A part des biographies et des nouvelles Zweig a écrit plusieurs pièces de théâtre qui ont connu un succès public, un livret d’opéra : Die schweigsame Frau (la femme silencieuse) pour Richard Strauss . Il a eu une correspondance abondante avec diverses personnalités (Romain Rolland, Freud, Verhaeren, Schnitzler, Richard Strauss, et d’autres) dont certaines ont été publiées. Il a signé des préfaces pour l’édition d’œuvres et des articles pour différents périodiques. Il a aussi traduit du français (Verlaine, Rimbaud, Baudelaire, Verhaeren), de l’anglais (John Keats) et de l’italien (Pirandello) vers l’allemand.
Zweig est né dans une famille d’origine juive et bien qu’il n’ait jamais mis en avant son appartenance au peuple juif, il a subi la persécution du régime nazi à partir de 1933. Ses livres ont été brulés. Les nazis ont interdit la publication de ses œuvres. Zweig a perdu à ce moment l’accès à une grande partie de son public. Et peu après l’arrivée des nazis au pouvoir en Allemagne, l’Autriche a rapidement ressenti une menace grandissante. Zweig s’exila à Londres en 1934 et demanda la nationalité britannique qu’il ne finit par obtenir qu’en 1940. Après l’Anschluss en 1938 Zweig devint apatride: la nationalité autrichienne n’existait plus et Zweig ne reçut pas la nationalité allemande. En Angleterre il était considéré comme « Enemy Alien » (« ennemi étranger»). Dans les années 30 il s’était rendu plusieurs fois pour des tournées de conférence aux États-Unis et en Amérique du Sud où il a été chaleureusement reçu. En conséquence il décida de quitter l’Angleterre où il ne sentait pas bienvenu et définitivement l’Europe dont il a dit dans sa lettre d’adieu : « ma patrie d’esprit l’Europe s’est détruite ».

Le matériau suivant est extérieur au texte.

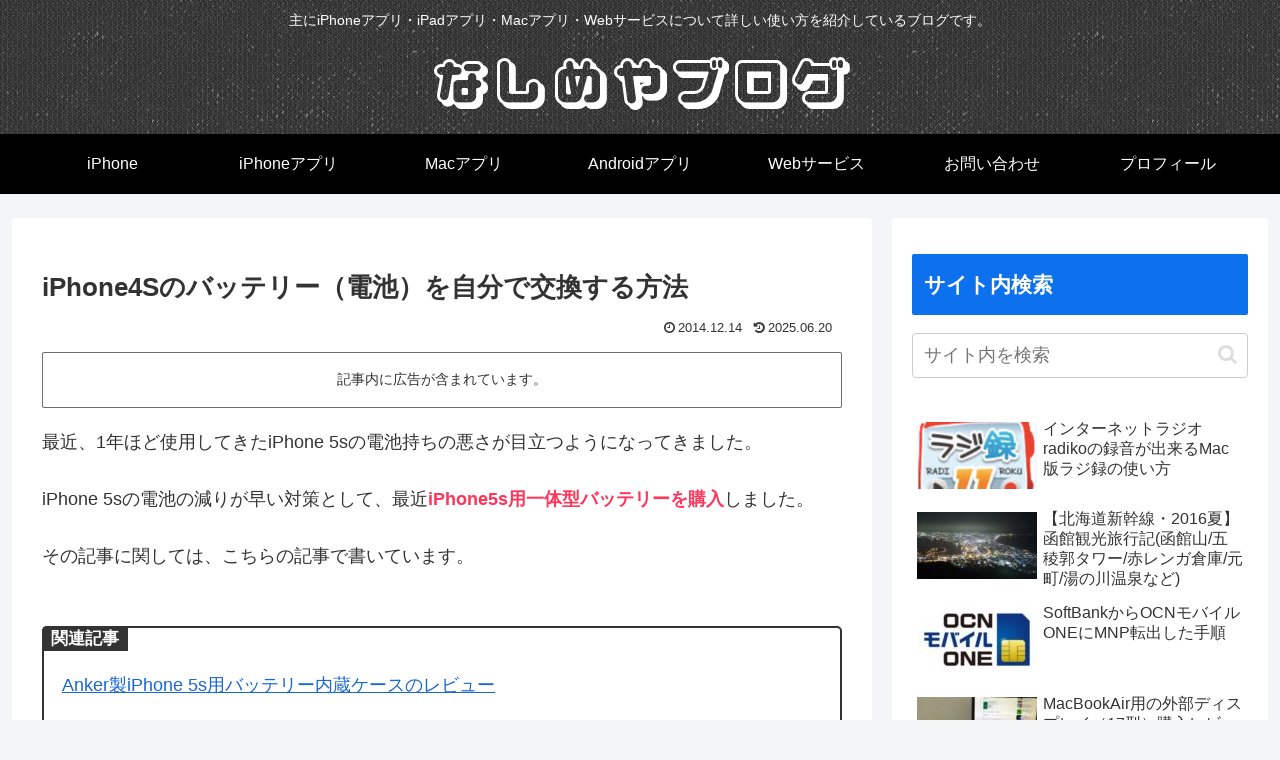

--- FILE ---
content_type: text/html; charset=utf-8
request_url: https://www.google.com/recaptcha/api2/aframe
body_size: 268
content:
<!DOCTYPE HTML><html><head><meta http-equiv="content-type" content="text/html; charset=UTF-8"></head><body><script nonce="xybEbf9axeIjHXYgGz2mVA">/** Anti-fraud and anti-abuse applications only. See google.com/recaptcha */ try{var clients={'sodar':'https://pagead2.googlesyndication.com/pagead/sodar?'};window.addEventListener("message",function(a){try{if(a.source===window.parent){var b=JSON.parse(a.data);var c=clients[b['id']];if(c){var d=document.createElement('img');d.src=c+b['params']+'&rc='+(localStorage.getItem("rc::a")?sessionStorage.getItem("rc::b"):"");window.document.body.appendChild(d);sessionStorage.setItem("rc::e",parseInt(sessionStorage.getItem("rc::e")||0)+1);localStorage.setItem("rc::h",'1769901592274');}}}catch(b){}});window.parent.postMessage("_grecaptcha_ready", "*");}catch(b){}</script></body></html>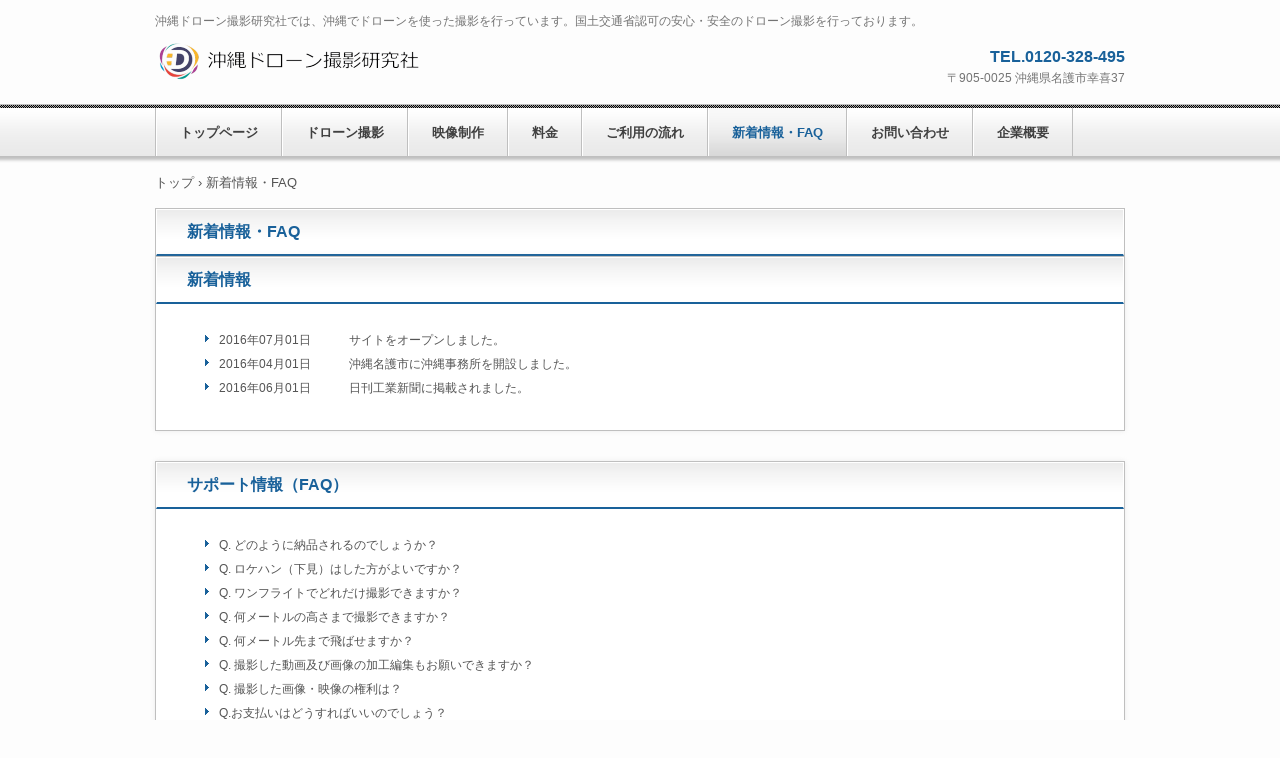

--- FILE ---
content_type: text/html
request_url: http://drone-okinawa.com/news.html
body_size: 8169
content:
<!DOCTYPE html>
<html lang="ja">
<head>
<meta charset="UTF-8">
<meta name="viewport" content="width=device-width, initial-scale=1">
<meta name="keywords" content="沖縄　ドローン,ドローン　撮影,ドローン撮影,ドローン　空撮,名護　ドローン,沖縄ドローン撮影研究社,ドローン　撮影　格安,空撮　沖縄,ドローン　撮影　沖縄">
<meta name="description" content="沖縄でドローンの撮影なら、沖縄ドローン撮影研究社へ">
<title>新着情報・FAQ | 沖縄でドローンの撮影なら沖縄ドローン撮影研究社 国土交通省認可のドローン撮影企業です</title><!--[if lt IE 9]>
<script src="html5.js" type="text/javascript"></script>
<![endif]-->
<link rel="stylesheet" type="text/css" href="style.css"></head>
<body class="basic2" id="hpb-sp-20-1011-01">
<div id="page" class="site">
<header id="masthead" class="site-header sp-part-top sp-header2" role="banner">
<div id="masthead-inner" class="sp-part-top sp-header-inner">
<div id="sp-site-branding2-1" class="sp-part-top sp-site-branding2">
<h1 class="site-title sp-part-top sp-site-title" id=""><a href="index.html">沖縄でドローンの撮影なら沖縄ドローン撮影研究社 国土交通省認可のドローン撮影企業です</a></h1>
<h2 class="site-description sp-part-top sp-catchphrase" id="">沖縄ドローン撮影研究社では、沖縄でドローンを使った撮影を行っています。国土交通省認可の安心・安全のドローン撮影を行っております。</h2>
<div class="extra sp-part-top sp-site-branding-extra" id="sp-site-branding-extra-1">
<p class="tel paragraph">TEL.0120-328-495</p>
<p class="address paragraph">〒905-0025 沖縄県名護市幸喜37</p></div></div></div></header>
<div id="main" class="site-main sp-part-top sp-main">
<div id="contenthead" class="sp-part-top sp-content-header">
<nav id="sp-site-navigation-1" class="navigation-main button-menu sp-part-top sp-site-navigation horizontal" role="navigation">
<h1 class="menu-toggle">メニュー</h1>
<div class="screen-reader-text skip-link"><a title="コンテンツへスキップ" href="#content">コンテンツへスキップ</a></div>
<ul id="menu-mainnav">
  <li class="menu-item"><a href="index.html">トップページ</a>
  <li class="menu-item"><a href="concept.html">ドローン撮影</a>
  <li class="menu-item"><a href="eizou.html">映像制作</a>
  <li class="menu-item"><a href="price.html">料金</a>
  <li class="menu-item"><a href="nagare.html">ご利用の流れ</a>
  <li class="menu-item current_page_item"><a href="news.html">新着情報・FAQ</a>
  <li class="menu-item"><a href="contact.html">お問い合わせ</a>
  <li class="menu-item"><a href="company.html">企業概要</a></ul></nav>
<div id="breadcrumb-list" class="sp-part-top sp-bread-crumb">
<div><a href="index.html">トップ</a></div>
<div>›</div>
<div>新着情報・FAQ</div></div></div>
<div id="main-inner">
<div id="primary" class="content-area">
<div id="content" class="site-content sp-part-top sp-content page-news" role="main">
<header id="sp-page-title-5" class="entry-header sp-part-top sp-page-title">
<h1 class="entry-title">新着情報・FAQ</h1></header>
<div id="sp-wp-post-list-1" class="hpb-viewtype-date hpb-posttype-news sp-part-top sp-wp-post-list">
<h3><a href="posts/news_archive.html">新着情報</a></h3>
<dl>
  <dt>2016年07月01日
  <dd><a href="posts/news1.html">サイトをオープンしました。</a>
  <dt>2016年04月01日
  <dd><a href="posts/news2.html">沖縄名護市に沖縄事務所を開設しました。</a>
  <dt>2016年06月01日
  <dd><a href="posts/news3.html">日刊工業新聞に掲載されました。</a></dl></div>
<div id="sp-wp-post-list-2" class="hpb-viewtype-title hpb-posttype-faq sp-part-top sp-wp-post-list">
<h3><a href="posts/faq_archive.html">サポート情報（FAQ）</a></h3>
<ul>
  <li><a href="posts/faq6.html">Q. どのように納品されるのでしょうか？</a>
  <li><a href="posts/faq16.html">Q. ロケハン（下見）はした方がよいですか？</a>
  <li><a href="posts/faq9.html">Q. ワンフライトでどれだけ撮影できますか？</a>
  <li><a href="posts/faq7.html">Q. 何メートルの高さまで撮影できますか？</a>
  <li><a href="posts/faq8.html">Q. 何メートル先まで飛ばせますか？</a>
  <li><a href="posts/faq4.html">Q. 撮影した動画及び画像の加工編集もお願いできますか？</a>
  <li><a href="posts/faq5.html">Q. 撮影した画像・映像の権利は？</a>
  <li><a href="posts/faq18.html">Q.お支払いはどうすればいいのでしょう？</a>
  <li><a href="posts/faq17.html">Q.キャンセル料金は発生しますか？</a>
  <li><a href="posts/faq19.html">Q.ニュースでドローンの事故を聞きますが大丈夫でしょうか？</a>
  <li><a href="posts/faq10.html">Q.バッテリー切れで墜落しませんか？</a>
  <li><a href="posts/faq23.html">Q.個人からの依頼もできますか？</a>
  <li><a href="posts/faq22.html">Q.制作会社や広告代理店からの依頼もできますか？</a>
  <li><a href="posts/faq.html">Q.当日、準備にどの程度の時間かかりますか？</a>
  <li><a href="posts/faq25.html">Q.御社の特徴を教えてください</a>
  <li><a href="posts/faq24.html">Q.撮りたいアングルなどの指定はできますか？</a>
  <li><a href="posts/faq15.html">Q.撮影の何日前までにお申し込みすればよいのでしょう？</a>
  <li><a href="posts/faq11.html">Q.撮影中に衝突事故などが起きてしまった時は？</a>
  <li><a href="posts/faq13.html">Q.本当にドローン空撮は安全ですか？</a>
  <li><a href="posts/faq12.html">Q.法的に許可申請などは必要ですか？</a>
  <li><a href="posts/faq20.html">Q.現場で空撮した映像の確認はできますか？</a>
  <li><a href="posts/faq21.html">Q.直接、打ち合わせをして相談してから、見積もり依頼やご提案を頂けますか？</a>
  <li><a href="posts/faq2.html">Ｑ．イベントでの撮影はできますか？</a>
  <li><a href="posts/faq14.html">Ｑ．ドローン空撮ができない気象条件を教えてください。</a>
  <li><a href="posts/faq3.html">Ｑ．土日祝日の対応はできますか？</a>
  <li><a href="posts/faq1.html">Ｑ．室内での撮影は可能ですか？</a></ul></div></div></div></div></div>
<footer id="colophon" class="site-footer sp-part-top sp-footer2" role="contentinfo">
<div id="colophon-inner" class="sp-part-top sp-footer-inner">
<nav id="sp-site-navigation-2" class="navigation-main sp-part-top sp-site-navigation minimal" role="navigation">
<h1 class="menu-toggle">メニュー</h1>
<div class="screen-reader-text skip-link"><a title="コンテンツへスキップ" href="#content">コンテンツへスキップ</a></div>
<ul id="menu-mainnav">
  <li class="menu-item"><a href="law.html">特定商取引法に関する記述</a>
  <li class="menu-item"><a href="privacy.html">プライバシーポリシー</a>
  <li class="menu-item"><a href="concept.html">ドローン撮影</a>
  <li class="menu-item"><a href="company.html">企業概要</a>
  <li class="menu-item"><a href="price.html">料金</a>
  <li class="menu-item current_page_item"><a href="news.html">新着情報・FAQ</a>
  <li class="menu-item"><a href="contact.html">お問い合わせ</a>
  <li class="menu-item"><a href="eizou.html">映像制作</a>
  <li class="menu-item"><a href="nagare.html">ご利用の流れ</a>
  <li class="menu-item"><a href="index.html">トップページ</a></ul></nav>
<div id="sp-block-container-3" class="sp-part-top sp-block-container">
<p class="copyright paragraph">沖縄でドローンの撮影なら、<a class="character" href="index.html">沖縄ドローン撮影研究社</a>へ　Copyright &copy; 沖縄ドローン撮影研究社, All rights reserved.</p></div></div></footer></div><script type="text/javascript" src="navigation.js"></script></body></html>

Zweig résida brièvement à Nouillorque où il est mal perçu à cause de sa germanité. Ayant voyagé en Amérique du Sud où il avait été bien reçu, il s’établit à Petrópolis une petite ville au nord de Rio au Brésil, la ville de villégiature de Pierre II qui fut empereur du Brésil. C’est ici qu’il écrivit deux œuvres remarquables, son testament spirituel : « Die Welt von Gestern » (Le monde d’hier, souvenirs d’un Européen), une quasi autobiographie où il décrit le monde dans lequel il vécut et « Schachnovelle » (Le joueur d’échec) nouvelle dans laquelle il met en scène l’affrontement de la stupidité brutale avec la délicatesse raffinée, image de la confrontation des dictatures fascistes avec la culture humaniste. Ces deux œuvres ne paraîtront qu’après sa mort.
En 1942, ayant appris la défaite de la Grande-Bretagne à Singapour et alors que le pouvoir nazi s’était emparé de la quasi totalité de l’Europe, désespérant de l’avenir du monde, il se suicida, après avoir soigneusement mis en ordre ses affaires et expédié son dernier manuscrit à son éditeur suédois. Il laissa une lettre d’adieu dans laquelle il remercie le Brésil pour son hospitalité, et exprimant son découragement il salue ses amis en leur souhaitant de « voir l’aube après la longue nuit » ( Mögen sie die Morgenröte noch sehen nach der langen Nacht! ). Ces mots vor der Morgenröte (avant l’aube) est le titre du film de Maria Schrader qui narre les dernières années de la vie de Zweig en Amérique, intitulé « Stefan Zweig, Adieu à l’Europe » dans d’autres langues.